To be honest, I'm not sure quite where to start. I'd normally start off with the plot, but it makes me angry and depressed just thinking about it, let alone typing it back out. Especially as I'd had some small degree of hope for director Neil Marshall's latest effort after his last two films were impressive, for given values of impressed. The low budget Army vs. Werewolves romp of his debut outing Dog Soldiers had a biting wit that raised it above its horror peers. And lo, we did wonder what he'd be able to do with a bit more money, and the answer was the very decent if somewhat formulaic The Descent. And lo, we did wonder what he'd be able to do with a bit more money, and the answer was this shambling monstrosity we see before us.

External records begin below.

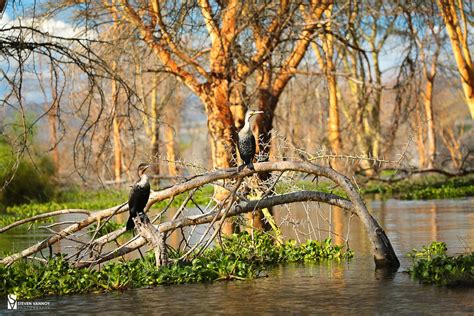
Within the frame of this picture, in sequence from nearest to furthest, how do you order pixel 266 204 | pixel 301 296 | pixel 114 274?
pixel 301 296
pixel 114 274
pixel 266 204

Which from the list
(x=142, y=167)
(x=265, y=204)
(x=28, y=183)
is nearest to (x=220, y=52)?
(x=265, y=204)

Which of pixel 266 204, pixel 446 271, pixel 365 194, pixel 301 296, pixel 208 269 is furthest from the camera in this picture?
pixel 365 194

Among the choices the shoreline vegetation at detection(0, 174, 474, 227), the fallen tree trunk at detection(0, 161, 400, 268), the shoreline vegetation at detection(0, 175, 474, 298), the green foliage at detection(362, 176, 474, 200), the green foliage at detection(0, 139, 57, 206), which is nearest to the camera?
the shoreline vegetation at detection(0, 175, 474, 298)

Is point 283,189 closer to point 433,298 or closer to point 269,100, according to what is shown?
point 433,298

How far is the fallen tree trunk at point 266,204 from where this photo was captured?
558 inches

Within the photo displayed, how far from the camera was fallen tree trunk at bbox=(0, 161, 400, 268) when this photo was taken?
14.2 metres

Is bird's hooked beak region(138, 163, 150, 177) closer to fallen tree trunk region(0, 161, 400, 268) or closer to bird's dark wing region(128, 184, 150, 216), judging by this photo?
bird's dark wing region(128, 184, 150, 216)

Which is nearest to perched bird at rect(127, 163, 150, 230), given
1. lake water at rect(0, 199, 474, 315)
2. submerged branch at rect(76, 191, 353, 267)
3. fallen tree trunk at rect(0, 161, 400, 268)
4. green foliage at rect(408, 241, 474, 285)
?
fallen tree trunk at rect(0, 161, 400, 268)

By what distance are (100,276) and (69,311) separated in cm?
166

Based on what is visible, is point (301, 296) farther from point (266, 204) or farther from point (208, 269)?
point (266, 204)

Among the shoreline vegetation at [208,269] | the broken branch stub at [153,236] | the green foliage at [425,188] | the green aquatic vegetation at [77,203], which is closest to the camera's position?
the shoreline vegetation at [208,269]

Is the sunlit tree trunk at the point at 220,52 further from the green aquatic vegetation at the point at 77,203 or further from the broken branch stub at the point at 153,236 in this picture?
the broken branch stub at the point at 153,236

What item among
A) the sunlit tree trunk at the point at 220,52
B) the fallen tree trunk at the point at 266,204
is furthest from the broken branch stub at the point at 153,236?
the sunlit tree trunk at the point at 220,52

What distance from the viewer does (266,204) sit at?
48.5 feet
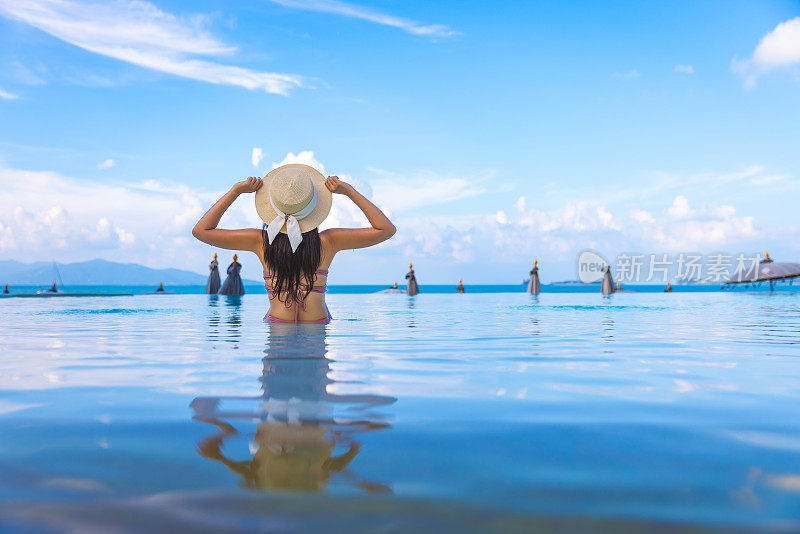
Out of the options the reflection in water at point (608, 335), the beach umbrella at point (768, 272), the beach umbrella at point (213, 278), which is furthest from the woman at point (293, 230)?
the beach umbrella at point (768, 272)

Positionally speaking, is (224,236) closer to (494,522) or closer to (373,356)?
(373,356)

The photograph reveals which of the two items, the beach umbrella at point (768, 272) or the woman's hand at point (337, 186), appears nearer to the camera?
the woman's hand at point (337, 186)

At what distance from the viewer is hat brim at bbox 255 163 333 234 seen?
17.3ft

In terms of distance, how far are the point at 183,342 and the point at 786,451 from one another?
185 inches

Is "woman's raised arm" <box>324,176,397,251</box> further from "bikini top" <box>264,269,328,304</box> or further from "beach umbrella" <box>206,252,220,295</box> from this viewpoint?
"beach umbrella" <box>206,252,220,295</box>

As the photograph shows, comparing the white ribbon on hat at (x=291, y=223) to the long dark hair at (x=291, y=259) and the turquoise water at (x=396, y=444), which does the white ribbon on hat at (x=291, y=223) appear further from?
the turquoise water at (x=396, y=444)

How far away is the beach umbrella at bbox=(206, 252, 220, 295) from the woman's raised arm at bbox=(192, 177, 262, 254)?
708 inches

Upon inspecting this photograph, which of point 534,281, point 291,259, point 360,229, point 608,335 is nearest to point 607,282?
point 534,281

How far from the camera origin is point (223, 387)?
109 inches

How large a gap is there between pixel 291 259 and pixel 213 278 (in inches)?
735

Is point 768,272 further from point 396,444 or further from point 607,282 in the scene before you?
point 396,444

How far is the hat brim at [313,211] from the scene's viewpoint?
5270 millimetres

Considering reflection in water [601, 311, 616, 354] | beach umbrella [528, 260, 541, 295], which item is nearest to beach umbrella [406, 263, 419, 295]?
beach umbrella [528, 260, 541, 295]

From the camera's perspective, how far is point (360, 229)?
18.3 ft
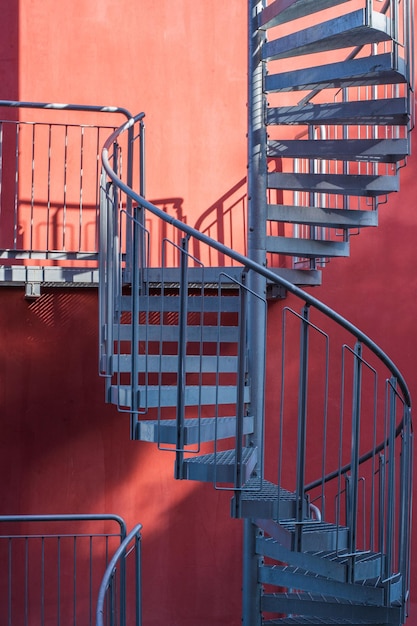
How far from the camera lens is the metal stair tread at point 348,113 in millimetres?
5242

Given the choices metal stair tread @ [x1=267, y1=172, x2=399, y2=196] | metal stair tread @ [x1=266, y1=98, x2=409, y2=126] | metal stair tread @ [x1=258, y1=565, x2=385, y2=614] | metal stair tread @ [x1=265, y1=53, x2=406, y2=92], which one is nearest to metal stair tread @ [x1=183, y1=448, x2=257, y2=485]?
metal stair tread @ [x1=258, y1=565, x2=385, y2=614]

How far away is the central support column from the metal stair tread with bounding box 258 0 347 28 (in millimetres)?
86

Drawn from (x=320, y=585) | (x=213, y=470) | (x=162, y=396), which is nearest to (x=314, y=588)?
(x=320, y=585)

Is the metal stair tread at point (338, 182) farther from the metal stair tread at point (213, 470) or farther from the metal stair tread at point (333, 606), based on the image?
the metal stair tread at point (333, 606)

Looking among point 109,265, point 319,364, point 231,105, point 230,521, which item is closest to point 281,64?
point 231,105

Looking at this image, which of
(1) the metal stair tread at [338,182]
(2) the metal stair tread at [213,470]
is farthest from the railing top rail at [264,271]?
(1) the metal stair tread at [338,182]

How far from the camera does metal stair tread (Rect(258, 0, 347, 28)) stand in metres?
5.23

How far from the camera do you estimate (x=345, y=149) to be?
544cm

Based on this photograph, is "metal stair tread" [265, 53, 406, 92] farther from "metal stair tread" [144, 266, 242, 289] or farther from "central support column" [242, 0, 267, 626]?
"metal stair tread" [144, 266, 242, 289]

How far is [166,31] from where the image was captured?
22.1ft

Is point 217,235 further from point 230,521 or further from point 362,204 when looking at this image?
point 230,521

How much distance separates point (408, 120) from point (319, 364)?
2002 mm

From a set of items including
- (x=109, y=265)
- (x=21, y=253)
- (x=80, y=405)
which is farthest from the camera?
(x=80, y=405)

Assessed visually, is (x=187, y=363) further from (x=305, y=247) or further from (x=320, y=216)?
(x=320, y=216)
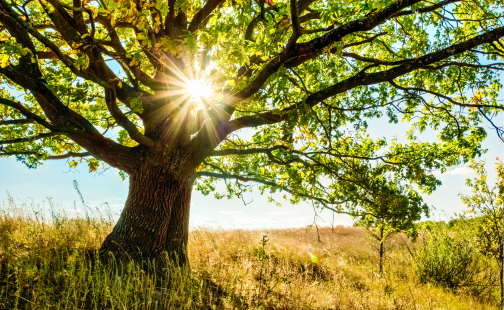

Sigh. Okay. A deadly new virus appears in the dark heart of Glasgow, rapidly looking like it's about to overwhelm the country. With no known cure, a somewhat callous triage occurs as the Army quickly brings down a literal iron curtain across the Scotland/England border, shooting anyone attempting to flee the rapidly crisis-addled, haggis-infested, bagpipe-tootling land of ASBO-dodging fat alcoholics. No great loss. The world quickly forgets all about the land of the Krankies and Donald Where's Yoor Troosers and rather ill-advisedly hopes that the virus issue, now known as the Reaper virus because that sounds mad cool, is settled.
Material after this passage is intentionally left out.